- [阅读摘录]
────

以同样的方式对进行其他特征的提取,不再赘述

generate training and testing set 训练测试数据集分类

def get_label(s):
    s = s.split(':')
    if s[0]=='nan':
        return 0
    elif (date(int(s[0][0:4]),int(s[0][4:6]),int(s[0][6:8]))-date(int(s[1][0:4]),int(s[1][4:6]),int(s[1][6:8]))).days<=15:
        return 1
    else:
        return -1


coupon3 = pd.read_csv('data/coupon3_feature.csv')
merchant3 = pd.read_csv('data/merchant3_feature.csv')
user3 = pd.read_csv('data/user3_feature.csv')
user_merchant3 = pd.read_csv('data/user_merchant3.csv')
other_feature3 = pd.read_csv('data/other_feature3.csv')
dataset3 = pd.merge(coupon3,merchant3,on='merchant_id',how='left')
dataset3 = pd.merge(dataset3,user3,on='user_id',how='left')
dataset3 = pd.merge(dataset3,user_merchant3,on=['user_id','merchant_id'],how='left')
dataset3 = pd.merge(dataset3,other_feature3,on=['user_id','coupon_id','date_received'],how='left')
dataset3.drop_duplicates(inplace=True)
print(dataset3.shape)

dataset3.user_merchant_buy_total = dataset3.user_merchant_buy_total.replace(np.nan,0)

────

- [任务目标] 从最后一行之后，接着续写上面这段构建训练与测试数据集的代码。

- [材料]
────

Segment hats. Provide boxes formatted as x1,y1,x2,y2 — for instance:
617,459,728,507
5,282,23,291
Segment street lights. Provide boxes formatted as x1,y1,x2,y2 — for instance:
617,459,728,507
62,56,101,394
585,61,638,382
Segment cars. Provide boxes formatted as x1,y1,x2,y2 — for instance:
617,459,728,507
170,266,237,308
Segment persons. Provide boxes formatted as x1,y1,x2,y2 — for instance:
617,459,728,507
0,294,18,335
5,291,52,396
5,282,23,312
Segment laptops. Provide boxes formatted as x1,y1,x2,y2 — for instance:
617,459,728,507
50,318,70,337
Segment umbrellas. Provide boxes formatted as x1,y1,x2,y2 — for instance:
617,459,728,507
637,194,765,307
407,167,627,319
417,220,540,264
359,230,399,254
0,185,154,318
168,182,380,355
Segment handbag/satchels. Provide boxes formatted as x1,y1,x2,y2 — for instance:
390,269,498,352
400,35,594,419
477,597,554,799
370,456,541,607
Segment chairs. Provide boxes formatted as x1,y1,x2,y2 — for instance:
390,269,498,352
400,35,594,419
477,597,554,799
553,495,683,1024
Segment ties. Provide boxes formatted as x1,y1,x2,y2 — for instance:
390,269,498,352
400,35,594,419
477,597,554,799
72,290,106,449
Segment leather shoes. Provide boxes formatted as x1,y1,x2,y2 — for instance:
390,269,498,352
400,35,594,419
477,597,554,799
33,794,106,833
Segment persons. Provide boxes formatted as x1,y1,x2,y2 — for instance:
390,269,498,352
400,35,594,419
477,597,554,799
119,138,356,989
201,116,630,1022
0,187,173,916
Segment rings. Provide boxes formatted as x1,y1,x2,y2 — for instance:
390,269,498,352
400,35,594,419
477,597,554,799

────

- [任务回答]
dataset3.user_merchant_any = dataset3.user_merchant_any.replace(np.nan,0)
dataset3.user_merchant_received = dataset3.user_merchant_received.replace(np.nan,0)
dataset3['is_weekend'] = dataset3.day_of_week.apply(lambda x:1 if x in (6,7) else 0)


weekday_dummies = pd.get_dummies(dataset3.day_of_week)

weekday_dummies.columns = ['weekday'+str(i+1) for i in range(weekday_dummies.shape[1])]

dataset3 = pd.concat([dataset3,weekday_dummies],axis=1)
dataset3.drop(['merchant_id','day_of_week','coupon_count'],axis=1,inplace=True)

dataset3 = dataset3.replace('null',np.nan)
dataset3.to_csv('data/dataset3.csv',index=None)



coupon2 = pd.read_csv('data/coupon2_feature.csv')
merchant2 = pd.read_csv('data/merchant2_feature.csv')
user2 = pd.read_csv('data/user2_feature.csv')
user_merchant2 = pd.read_csv('data/user_merchant2.csv')
other_feature2 = pd.read_csv('data/other_feature2.csv')
dataset2 = pd.merge(coupon2,merchant2,on='merchant_id',how='left')
dataset2 = pd.merge(dataset2,user2,on='user_id',how='left')
dataset2 = pd.merge(dataset2,user_merchant2,on=['user_id','merchant_id'],how='left')
dataset2 = pd.merge(dataset2,other_feature2,on=['user_id','coupon_id','date_received'],how='left')
dataset2.drop_duplicates(inplace=True)
print(dataset2.shape)

dataset2.user_merchant_buy_total = dataset2.user_merchant_buy_total.replace(np.nan,0)
dataset2.user_merchant_any = dataset2.user_merchant_any.replace(np.nan,0)
dataset2.user_merchant_received = dataset2.user_merchant_received.replace(np.nan,0)
dataset2['is_weekend'] = dataset2.day_of_week.apply(lambda x:1 if x in (6,7) else 0)
weekday_dummies = pd.get_dummies(dataset2.day_of_week)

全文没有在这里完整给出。